Now he turns to the crowd once more, his one hand still on my shoulder, always on my shoulder, clamping down, loosening the tape. 

So it’s now or never then.

I force a big smile and place my hand quietly into my jacket, make it look at most like I’m grabbing a photo or my wallet, but I dig my thumb into the open button of my shirt, flick the switch.

“Mary Connelly,” I say and the hand on my shoulder suddenly closes up like a vice. The smile flickers and the eyes come straight back to mine. His pupils dilate. His charm simmers and spatters and I think for once we may be seeing Terry’s hidden potential. His eyes drop to the opening in my shirt and I guess he must see it because even the plastered on smile vanishes and he knows why I’m here. 

“Henry Connelly?” he whispers and I nod. “Your wife was very sick. When I read about what happened, what she was listening to as she-

“10 Ways To Become Your Best Self With Terry Rowlings Success Coach,” I say quietly, seeing the sweat now fall from his forehead, work its way into his eyes. 

He clears his throat, swallows loudly. That little microphone connected to the side of his head amplifies it all and now the crowd are looking at one another.

“Yes. I know. But you must know that that was never my intention. I wanted to make people better not… not-

“You wanted to have an impact,” I say, struggling to keep my smile, hide my anger. “You wanted to make change regardless of what kind of change that was. Makes you feel like you’ve got some worth, I guess.”

He pulls back now a little, shakes his head, waves to someone behind the stage. Maybe a sign to his stagehands. 

“Number 10,” I say, saying it in the same voice he said it on the tape. “Shit or get off the pot.”

“I know. I know, but, Henry, friend, brother, my meaning was to force you to make a move, not to take your own fucking life!”

“Oh, I know… I know, Terry Rowlings Success Coach. I was talking to myself, explaining myself. I’m only taking your advice I mean.”
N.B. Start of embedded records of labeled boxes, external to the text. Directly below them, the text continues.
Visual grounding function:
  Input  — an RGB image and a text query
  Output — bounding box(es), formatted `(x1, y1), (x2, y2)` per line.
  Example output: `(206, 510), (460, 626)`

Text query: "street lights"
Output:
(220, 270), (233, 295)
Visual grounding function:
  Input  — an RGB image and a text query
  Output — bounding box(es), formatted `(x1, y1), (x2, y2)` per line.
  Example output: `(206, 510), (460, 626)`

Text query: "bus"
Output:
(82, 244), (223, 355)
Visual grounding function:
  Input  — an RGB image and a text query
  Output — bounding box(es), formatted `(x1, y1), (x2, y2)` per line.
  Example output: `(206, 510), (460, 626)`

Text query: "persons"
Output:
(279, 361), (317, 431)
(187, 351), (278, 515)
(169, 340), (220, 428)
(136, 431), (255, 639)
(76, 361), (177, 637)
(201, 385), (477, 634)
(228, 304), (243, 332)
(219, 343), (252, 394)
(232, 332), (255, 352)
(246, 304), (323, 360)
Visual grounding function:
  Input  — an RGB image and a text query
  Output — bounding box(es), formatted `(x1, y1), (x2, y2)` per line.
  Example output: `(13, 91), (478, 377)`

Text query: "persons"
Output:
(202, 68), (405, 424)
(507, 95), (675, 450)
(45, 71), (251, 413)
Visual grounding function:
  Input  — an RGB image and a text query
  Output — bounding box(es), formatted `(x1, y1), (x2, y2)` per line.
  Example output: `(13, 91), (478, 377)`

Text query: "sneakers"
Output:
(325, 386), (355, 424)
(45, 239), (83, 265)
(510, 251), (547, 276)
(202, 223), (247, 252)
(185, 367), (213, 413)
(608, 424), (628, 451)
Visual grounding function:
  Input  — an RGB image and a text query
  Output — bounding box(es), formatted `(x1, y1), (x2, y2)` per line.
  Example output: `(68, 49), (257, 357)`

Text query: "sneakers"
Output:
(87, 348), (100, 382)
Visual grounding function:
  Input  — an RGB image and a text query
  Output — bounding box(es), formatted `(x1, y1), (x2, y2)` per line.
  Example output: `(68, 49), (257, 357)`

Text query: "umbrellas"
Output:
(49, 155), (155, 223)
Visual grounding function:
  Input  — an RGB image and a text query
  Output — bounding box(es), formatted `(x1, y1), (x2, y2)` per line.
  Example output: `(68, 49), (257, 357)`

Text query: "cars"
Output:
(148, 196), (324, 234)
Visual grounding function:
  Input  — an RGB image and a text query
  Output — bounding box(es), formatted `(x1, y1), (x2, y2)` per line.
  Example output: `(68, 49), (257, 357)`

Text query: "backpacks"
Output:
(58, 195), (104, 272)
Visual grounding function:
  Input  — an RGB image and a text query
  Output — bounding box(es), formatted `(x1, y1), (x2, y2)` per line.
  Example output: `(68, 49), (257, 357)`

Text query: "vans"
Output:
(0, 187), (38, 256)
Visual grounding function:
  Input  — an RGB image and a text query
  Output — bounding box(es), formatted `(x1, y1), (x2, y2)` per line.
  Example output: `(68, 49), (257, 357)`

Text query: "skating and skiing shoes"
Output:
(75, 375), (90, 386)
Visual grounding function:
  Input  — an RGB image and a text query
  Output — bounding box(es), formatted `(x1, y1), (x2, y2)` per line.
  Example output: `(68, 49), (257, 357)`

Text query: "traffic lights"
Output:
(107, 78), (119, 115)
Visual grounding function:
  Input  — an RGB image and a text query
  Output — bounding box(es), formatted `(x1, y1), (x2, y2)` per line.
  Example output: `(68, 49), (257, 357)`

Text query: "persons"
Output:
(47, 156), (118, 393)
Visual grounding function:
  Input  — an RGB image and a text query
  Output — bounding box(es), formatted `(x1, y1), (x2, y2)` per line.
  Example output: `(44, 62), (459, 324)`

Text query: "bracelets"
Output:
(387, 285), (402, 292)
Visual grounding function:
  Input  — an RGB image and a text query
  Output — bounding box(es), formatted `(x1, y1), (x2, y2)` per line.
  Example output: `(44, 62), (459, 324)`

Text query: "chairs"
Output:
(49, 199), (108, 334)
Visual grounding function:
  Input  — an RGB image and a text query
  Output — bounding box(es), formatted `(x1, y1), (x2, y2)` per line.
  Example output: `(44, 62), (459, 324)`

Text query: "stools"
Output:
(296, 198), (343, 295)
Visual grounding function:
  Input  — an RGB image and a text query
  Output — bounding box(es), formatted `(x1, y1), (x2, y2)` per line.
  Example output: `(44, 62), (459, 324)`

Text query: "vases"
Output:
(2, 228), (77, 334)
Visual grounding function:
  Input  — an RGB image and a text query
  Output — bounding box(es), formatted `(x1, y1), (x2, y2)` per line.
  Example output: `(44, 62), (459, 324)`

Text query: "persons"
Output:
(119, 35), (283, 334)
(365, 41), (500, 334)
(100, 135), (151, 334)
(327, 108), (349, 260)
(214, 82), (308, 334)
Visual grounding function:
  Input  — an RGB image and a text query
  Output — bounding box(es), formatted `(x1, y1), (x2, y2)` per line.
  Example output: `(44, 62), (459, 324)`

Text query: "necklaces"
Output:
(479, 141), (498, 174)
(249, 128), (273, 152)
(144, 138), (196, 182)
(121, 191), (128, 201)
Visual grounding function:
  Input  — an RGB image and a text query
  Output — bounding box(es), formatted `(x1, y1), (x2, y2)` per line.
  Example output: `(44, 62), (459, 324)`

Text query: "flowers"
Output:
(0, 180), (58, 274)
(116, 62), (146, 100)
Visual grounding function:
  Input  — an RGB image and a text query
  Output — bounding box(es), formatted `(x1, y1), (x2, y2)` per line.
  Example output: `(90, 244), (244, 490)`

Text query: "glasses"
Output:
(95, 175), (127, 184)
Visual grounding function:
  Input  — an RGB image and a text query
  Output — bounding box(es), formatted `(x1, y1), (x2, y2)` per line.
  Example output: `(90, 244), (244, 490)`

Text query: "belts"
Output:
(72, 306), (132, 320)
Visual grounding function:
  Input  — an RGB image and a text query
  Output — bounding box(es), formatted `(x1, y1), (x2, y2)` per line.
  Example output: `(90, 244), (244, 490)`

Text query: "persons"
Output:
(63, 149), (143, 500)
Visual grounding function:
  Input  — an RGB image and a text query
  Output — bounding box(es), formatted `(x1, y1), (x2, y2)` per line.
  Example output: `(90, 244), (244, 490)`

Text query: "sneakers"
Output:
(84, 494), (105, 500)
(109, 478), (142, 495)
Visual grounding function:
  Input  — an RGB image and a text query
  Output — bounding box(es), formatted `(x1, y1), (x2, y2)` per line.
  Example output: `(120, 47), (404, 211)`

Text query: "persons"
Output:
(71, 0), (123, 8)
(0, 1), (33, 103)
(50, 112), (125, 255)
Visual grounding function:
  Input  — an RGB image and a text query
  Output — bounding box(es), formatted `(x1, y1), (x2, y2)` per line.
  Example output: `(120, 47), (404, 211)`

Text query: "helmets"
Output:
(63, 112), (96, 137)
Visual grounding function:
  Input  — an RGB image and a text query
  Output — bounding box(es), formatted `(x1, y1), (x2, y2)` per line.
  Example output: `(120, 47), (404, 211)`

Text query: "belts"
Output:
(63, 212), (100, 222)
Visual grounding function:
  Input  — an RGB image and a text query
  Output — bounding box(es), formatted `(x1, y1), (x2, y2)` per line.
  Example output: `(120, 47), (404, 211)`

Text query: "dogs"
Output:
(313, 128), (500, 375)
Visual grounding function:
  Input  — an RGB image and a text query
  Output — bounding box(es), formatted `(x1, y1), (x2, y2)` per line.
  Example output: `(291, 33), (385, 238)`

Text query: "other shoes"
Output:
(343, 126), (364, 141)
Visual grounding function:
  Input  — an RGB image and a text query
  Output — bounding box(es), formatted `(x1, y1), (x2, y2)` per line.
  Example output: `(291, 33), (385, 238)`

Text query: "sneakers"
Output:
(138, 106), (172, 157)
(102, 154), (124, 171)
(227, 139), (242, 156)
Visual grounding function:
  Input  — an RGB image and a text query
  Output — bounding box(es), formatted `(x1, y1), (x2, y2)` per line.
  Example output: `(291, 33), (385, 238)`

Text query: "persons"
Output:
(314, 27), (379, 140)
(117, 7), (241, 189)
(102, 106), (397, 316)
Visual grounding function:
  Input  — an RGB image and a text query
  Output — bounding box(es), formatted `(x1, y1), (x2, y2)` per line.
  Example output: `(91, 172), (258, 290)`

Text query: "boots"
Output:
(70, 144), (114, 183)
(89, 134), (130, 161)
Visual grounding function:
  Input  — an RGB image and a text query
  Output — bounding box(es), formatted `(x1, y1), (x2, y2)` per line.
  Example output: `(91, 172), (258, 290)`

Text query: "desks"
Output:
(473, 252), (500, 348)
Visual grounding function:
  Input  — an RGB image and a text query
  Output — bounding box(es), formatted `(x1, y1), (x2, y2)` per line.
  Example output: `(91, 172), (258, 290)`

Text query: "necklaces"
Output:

I think back to the day I found my wife in the bathtub with lines of red reaching from wrist to elbow. I think to how I cried for so long, dropped into a deep depression, lost weight, friends, my job. I dropped into the deepest pit I’ve ever known. I couldn’t move, eat. I slept all the time. Even considered taking Mary’s example. That was until I listened to the tape. The one I found her listening to. Terry Rowlings Success Coach’s words were the first step among many. He helped me to get myself back on my feet. To make a plan for myself. To make myself the best me I could be. To make an impact of my own.

Suddenly a spark of fire burns against my chest and I smell the smoke of my shirt and my skin. I scream as Terry Rowlings Success Coach lunges at me, pushes me away. I barely notice him as he forces through his own crowd, pushes them down and into the way. His army of fans. His shields. 

I do my best to climb to my feet as the fuse continues to melt the skin that covers my heart. 

The crowd erupt into panic as someone shouts “A fucking bomb!”

I see him. He’s only a few feet away. It’ll kill him or maim him. I’ll settle for either. He looks at me one more time. Those confident eyes are all but gone. 

We are Catalyst, I think. We make change. We have impact.

The sound is deafening and instant. It feels like a release. Finally, my heart is free. I’ve taken my step, made my move. I wonder what the papers will say tomorrow.